What does leadership require when the stakes are high, the answers are unclear, and people are counting on you to make the right call?
That is the question at the heart of a new Poets&Quants feature on Lt. Gen. Mark Hertling, DBA, Professor of Practice in Leadership at Crummer Graduate School of Business — and it is also a question that lives at the center of the Crummer MBA experience.
In the article, “From Combat to the Classroom: Lt. Gen Mark Hertling on Leadership That Lasts,” Hertling reflects on a career shaped by service, command, accountability, and the human side of leading through uncertainty. His perspective is powerful not only because of where he has led — from military operations to healthcare leadership to the MBA classroom — but because of how he frames leadership itself.
At Crummer, leadership is not treated as a soft skill or a final chapter in a management textbook. It is woven into how students learn to think, question, collaborate, decide, and act.

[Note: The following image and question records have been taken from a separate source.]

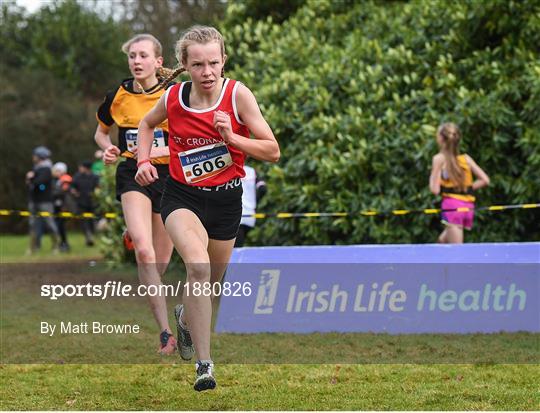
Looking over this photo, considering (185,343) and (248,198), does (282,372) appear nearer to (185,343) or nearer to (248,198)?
(185,343)

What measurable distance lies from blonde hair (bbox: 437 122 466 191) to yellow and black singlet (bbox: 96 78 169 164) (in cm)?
353

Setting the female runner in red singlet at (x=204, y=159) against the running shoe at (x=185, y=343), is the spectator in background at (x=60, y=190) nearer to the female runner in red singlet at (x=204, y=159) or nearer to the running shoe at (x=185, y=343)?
the running shoe at (x=185, y=343)

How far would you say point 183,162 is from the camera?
568cm

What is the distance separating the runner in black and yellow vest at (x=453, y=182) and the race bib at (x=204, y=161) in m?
4.57

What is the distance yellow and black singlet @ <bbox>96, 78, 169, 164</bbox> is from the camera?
7219 mm

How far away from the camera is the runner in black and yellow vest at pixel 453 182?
9.81 meters

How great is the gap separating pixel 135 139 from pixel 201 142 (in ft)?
5.41

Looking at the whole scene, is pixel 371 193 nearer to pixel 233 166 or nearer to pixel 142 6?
pixel 233 166

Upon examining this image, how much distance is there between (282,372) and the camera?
641 cm

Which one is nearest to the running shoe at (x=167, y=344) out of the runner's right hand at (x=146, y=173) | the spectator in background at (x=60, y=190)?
the runner's right hand at (x=146, y=173)

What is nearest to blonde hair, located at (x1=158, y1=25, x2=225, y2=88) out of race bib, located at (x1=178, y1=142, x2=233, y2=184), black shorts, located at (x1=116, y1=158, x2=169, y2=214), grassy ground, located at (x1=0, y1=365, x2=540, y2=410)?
race bib, located at (x1=178, y1=142, x2=233, y2=184)

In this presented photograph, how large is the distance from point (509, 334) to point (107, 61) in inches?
1267

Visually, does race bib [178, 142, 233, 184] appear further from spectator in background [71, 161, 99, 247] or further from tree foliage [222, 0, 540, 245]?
spectator in background [71, 161, 99, 247]

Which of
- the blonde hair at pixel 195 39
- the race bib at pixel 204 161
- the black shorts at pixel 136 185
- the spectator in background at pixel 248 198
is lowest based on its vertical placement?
the spectator in background at pixel 248 198
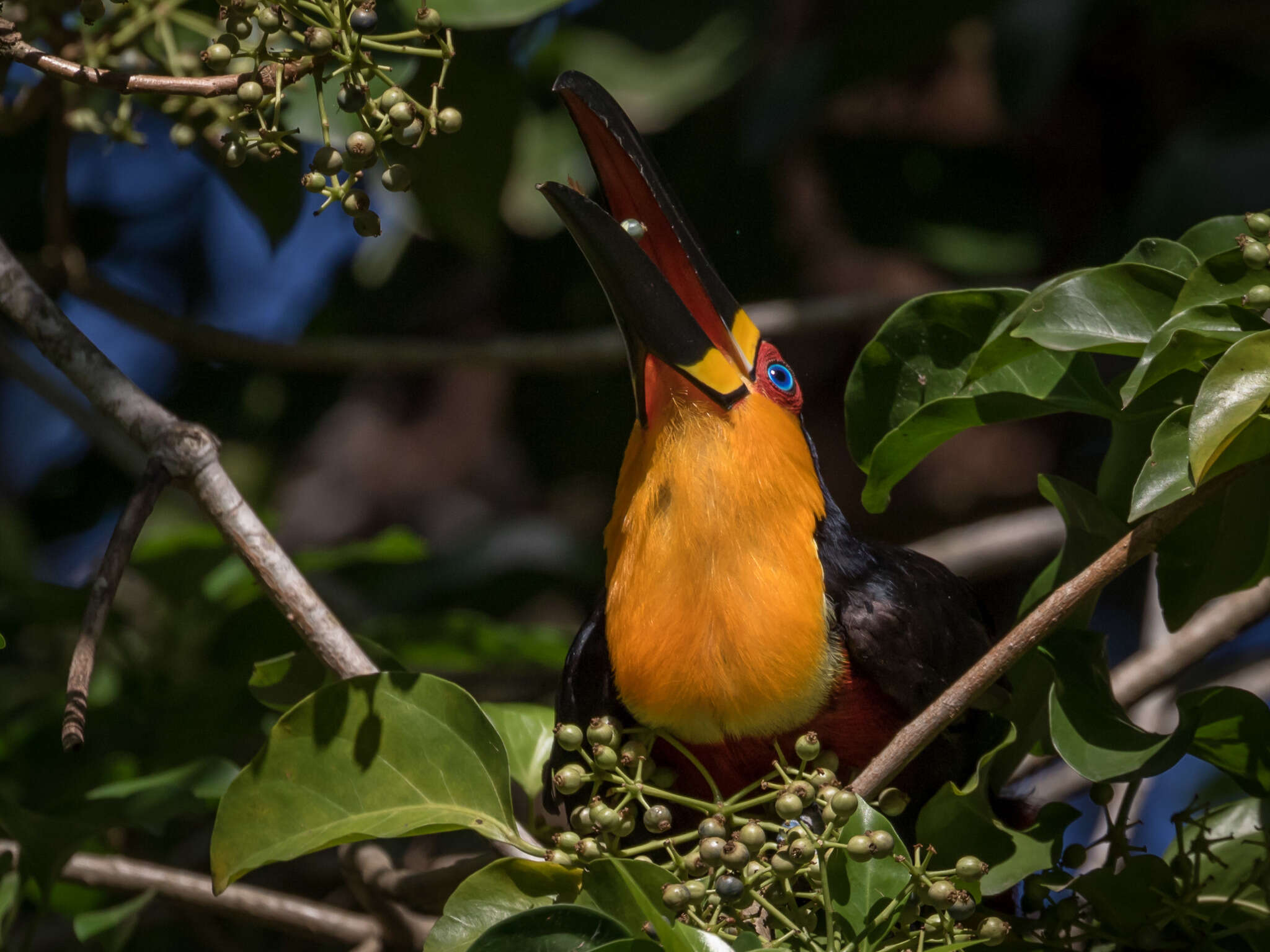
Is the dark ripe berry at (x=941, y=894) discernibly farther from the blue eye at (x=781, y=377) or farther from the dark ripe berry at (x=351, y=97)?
the dark ripe berry at (x=351, y=97)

That is what makes Hertling’s voice such a natural fit for the Crummer classroom.
His message reinforces what Crummer MBA students experience throughout their programs: that the best leaders are not simply the people with the loudest voices or the highest titles. They are the ones who build trust, exercise judgment, listen carefully, communicate clearly, and make decisions with both courage and humility.

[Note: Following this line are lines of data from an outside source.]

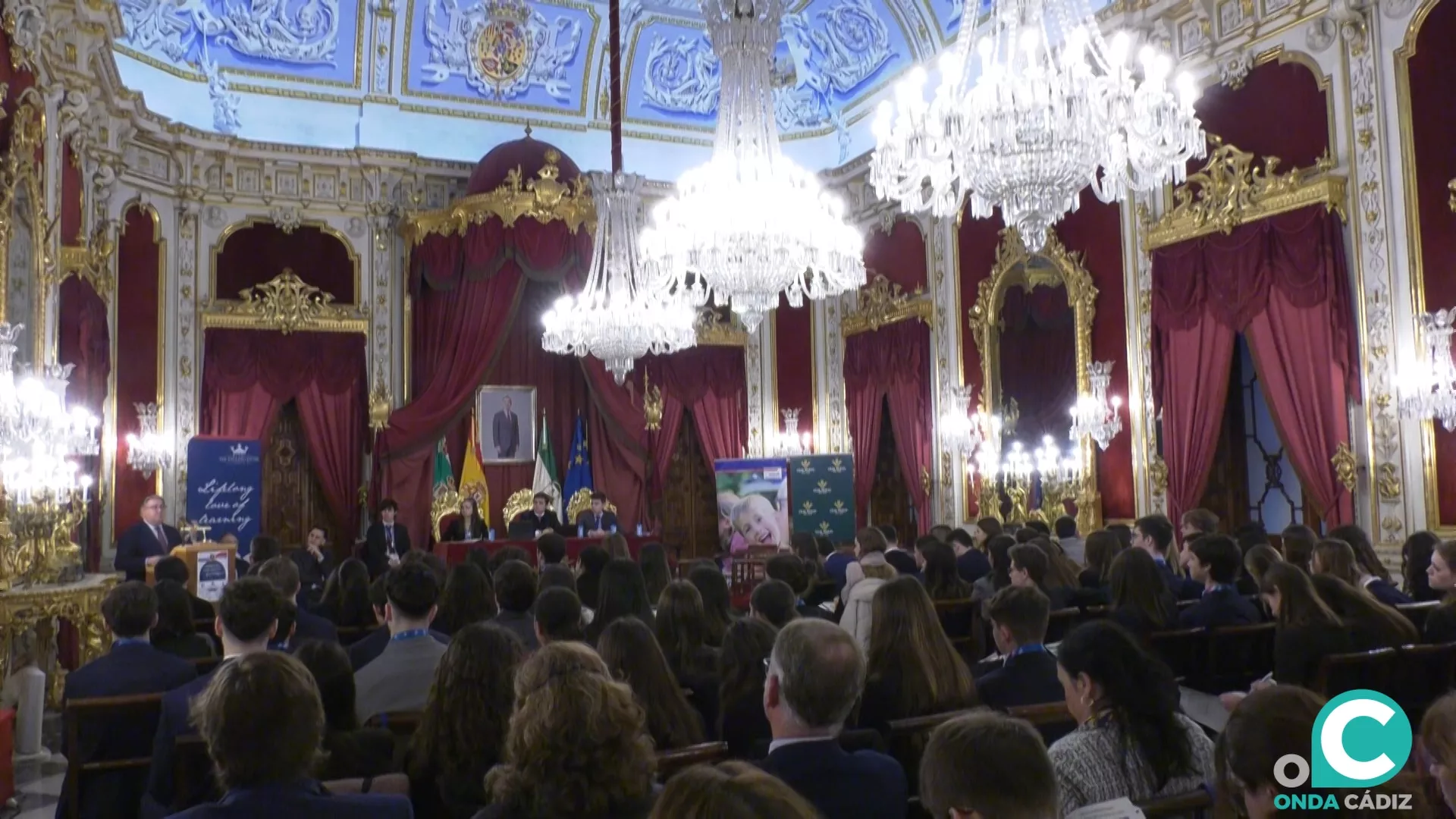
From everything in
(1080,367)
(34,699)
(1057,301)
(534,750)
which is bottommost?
(34,699)

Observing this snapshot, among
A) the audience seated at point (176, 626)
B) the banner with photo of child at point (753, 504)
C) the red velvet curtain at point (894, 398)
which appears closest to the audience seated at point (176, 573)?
the audience seated at point (176, 626)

Those lessons matter more than ever.
In today’s business environment — where leaders are navigating AI, disruption, workforce change, ethical complexity, and constant pressure to move faster — technical skill alone is not enough. Executives and emerging leaders need the ability to see the whole field, understand the human dynamics in the room, and make decisions that hold up under pressure.

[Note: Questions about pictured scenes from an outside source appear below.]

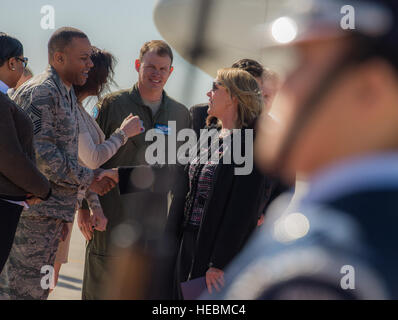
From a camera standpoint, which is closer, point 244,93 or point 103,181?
point 244,93

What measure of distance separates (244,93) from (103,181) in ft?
3.23

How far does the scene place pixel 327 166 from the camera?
0.50 meters

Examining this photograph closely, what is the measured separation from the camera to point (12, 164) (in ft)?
6.39

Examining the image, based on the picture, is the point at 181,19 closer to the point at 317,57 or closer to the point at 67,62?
the point at 67,62

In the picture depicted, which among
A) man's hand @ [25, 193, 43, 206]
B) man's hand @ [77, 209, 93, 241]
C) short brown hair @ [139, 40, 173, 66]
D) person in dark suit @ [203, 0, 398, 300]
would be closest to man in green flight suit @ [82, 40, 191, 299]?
short brown hair @ [139, 40, 173, 66]

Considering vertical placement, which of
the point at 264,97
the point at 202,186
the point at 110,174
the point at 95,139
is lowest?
the point at 202,186

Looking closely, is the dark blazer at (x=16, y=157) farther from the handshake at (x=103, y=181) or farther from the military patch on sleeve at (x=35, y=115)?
the handshake at (x=103, y=181)

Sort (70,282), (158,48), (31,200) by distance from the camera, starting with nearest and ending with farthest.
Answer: (31,200), (158,48), (70,282)

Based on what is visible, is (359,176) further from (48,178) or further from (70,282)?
(70,282)

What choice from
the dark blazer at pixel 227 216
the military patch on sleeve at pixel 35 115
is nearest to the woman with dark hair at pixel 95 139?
the military patch on sleeve at pixel 35 115

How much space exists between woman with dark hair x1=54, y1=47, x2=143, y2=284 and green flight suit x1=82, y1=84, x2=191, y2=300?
0.14 metres

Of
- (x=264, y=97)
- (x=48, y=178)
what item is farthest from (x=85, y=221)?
(x=264, y=97)

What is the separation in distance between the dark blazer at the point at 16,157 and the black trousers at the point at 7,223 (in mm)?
41

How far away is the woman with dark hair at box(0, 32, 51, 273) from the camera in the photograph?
1929 millimetres
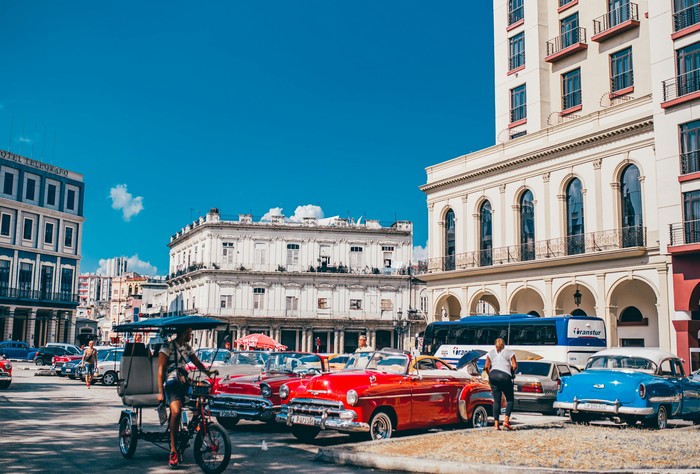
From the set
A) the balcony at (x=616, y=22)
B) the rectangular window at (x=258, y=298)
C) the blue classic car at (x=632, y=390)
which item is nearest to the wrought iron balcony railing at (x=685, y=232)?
the balcony at (x=616, y=22)

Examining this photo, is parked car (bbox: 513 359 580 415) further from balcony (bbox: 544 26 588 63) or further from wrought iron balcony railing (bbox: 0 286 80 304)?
wrought iron balcony railing (bbox: 0 286 80 304)

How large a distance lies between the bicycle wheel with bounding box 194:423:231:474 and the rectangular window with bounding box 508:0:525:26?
33.6 m

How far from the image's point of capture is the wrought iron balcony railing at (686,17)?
89.6 ft

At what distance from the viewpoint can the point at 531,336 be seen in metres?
27.3

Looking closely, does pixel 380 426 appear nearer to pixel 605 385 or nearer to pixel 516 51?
pixel 605 385

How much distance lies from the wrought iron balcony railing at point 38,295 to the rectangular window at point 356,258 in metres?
25.9

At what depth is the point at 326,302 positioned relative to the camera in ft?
226

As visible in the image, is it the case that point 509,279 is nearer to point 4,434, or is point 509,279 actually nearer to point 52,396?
point 52,396

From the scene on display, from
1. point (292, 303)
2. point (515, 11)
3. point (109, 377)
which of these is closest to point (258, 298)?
point (292, 303)

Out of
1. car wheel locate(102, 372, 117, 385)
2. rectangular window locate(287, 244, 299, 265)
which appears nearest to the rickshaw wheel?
car wheel locate(102, 372, 117, 385)

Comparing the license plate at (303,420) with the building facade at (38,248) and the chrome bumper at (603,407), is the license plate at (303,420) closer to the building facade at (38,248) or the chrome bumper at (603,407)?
the chrome bumper at (603,407)

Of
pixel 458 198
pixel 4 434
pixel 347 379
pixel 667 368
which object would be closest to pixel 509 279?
pixel 458 198

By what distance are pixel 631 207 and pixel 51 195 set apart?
53370 mm

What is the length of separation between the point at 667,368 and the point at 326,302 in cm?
5390
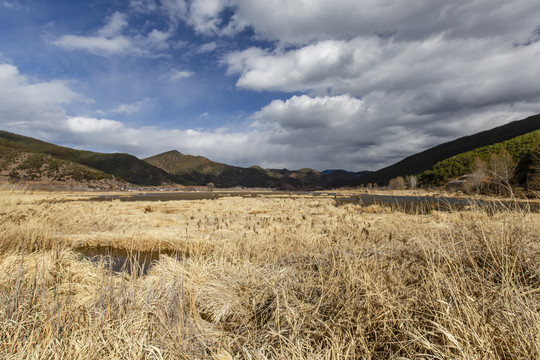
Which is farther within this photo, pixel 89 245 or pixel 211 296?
pixel 89 245

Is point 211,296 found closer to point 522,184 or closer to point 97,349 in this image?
point 97,349

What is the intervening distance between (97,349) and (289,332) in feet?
7.44

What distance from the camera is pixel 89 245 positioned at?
12570 millimetres

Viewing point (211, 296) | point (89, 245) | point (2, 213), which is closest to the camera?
point (211, 296)

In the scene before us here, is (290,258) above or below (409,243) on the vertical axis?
below

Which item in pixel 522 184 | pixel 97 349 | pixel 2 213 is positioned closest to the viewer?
pixel 97 349

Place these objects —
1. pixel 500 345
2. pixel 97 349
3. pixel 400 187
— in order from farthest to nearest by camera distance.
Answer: pixel 400 187 < pixel 97 349 < pixel 500 345

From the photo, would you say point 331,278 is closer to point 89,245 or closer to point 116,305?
point 116,305

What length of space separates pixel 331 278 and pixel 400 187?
158494 millimetres

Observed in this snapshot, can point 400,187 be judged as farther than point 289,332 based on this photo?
Yes

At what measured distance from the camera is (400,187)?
473 ft

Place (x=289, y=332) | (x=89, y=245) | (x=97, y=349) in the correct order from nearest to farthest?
(x=97, y=349) → (x=289, y=332) → (x=89, y=245)

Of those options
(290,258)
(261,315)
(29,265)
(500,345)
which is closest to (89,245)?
(29,265)

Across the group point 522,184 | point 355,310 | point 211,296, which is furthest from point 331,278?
point 522,184
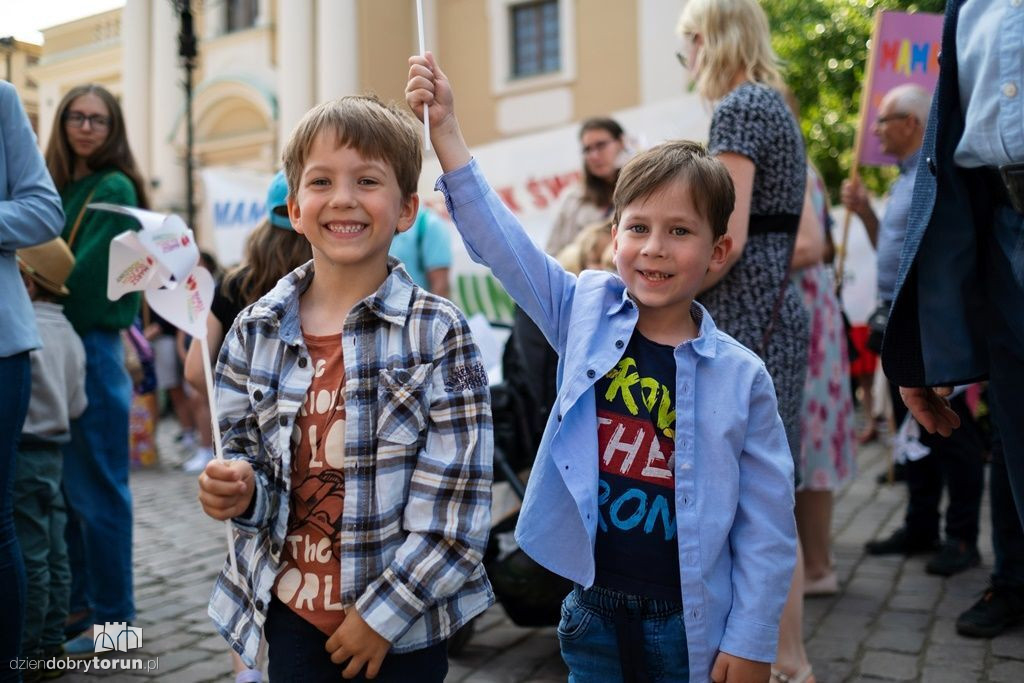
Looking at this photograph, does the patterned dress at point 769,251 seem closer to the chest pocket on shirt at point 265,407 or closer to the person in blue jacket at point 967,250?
the person in blue jacket at point 967,250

That is the kind of leadership Crummer develops across our MBA program offerings.
Through faculty who bring deep executive, entrepreneurial, global, analytical, and operational experience into the classroom, Crummer students are challenged to connect business knowledge with real-world application. They learn finance, strategy, marketing, operations, analytics, and leadership not as separate boxes to check, but as connected disciplines that shape how effective leaders solve problems.
Hertling’s journey also reflects something distinct about Crummer itself. A graduate of Crummer’s Doctorate in Business Administration program, he brings the perspective of both scholar and practitioner — someone who has studied leadership deeply, practiced it under extraordinary pressure, and now teaches it with honesty, clarity, and purpose.
We are proud to see this conversation elevated nationally — and even prouder that it reflects the kind of leadership development happening inside Crummer classrooms every day.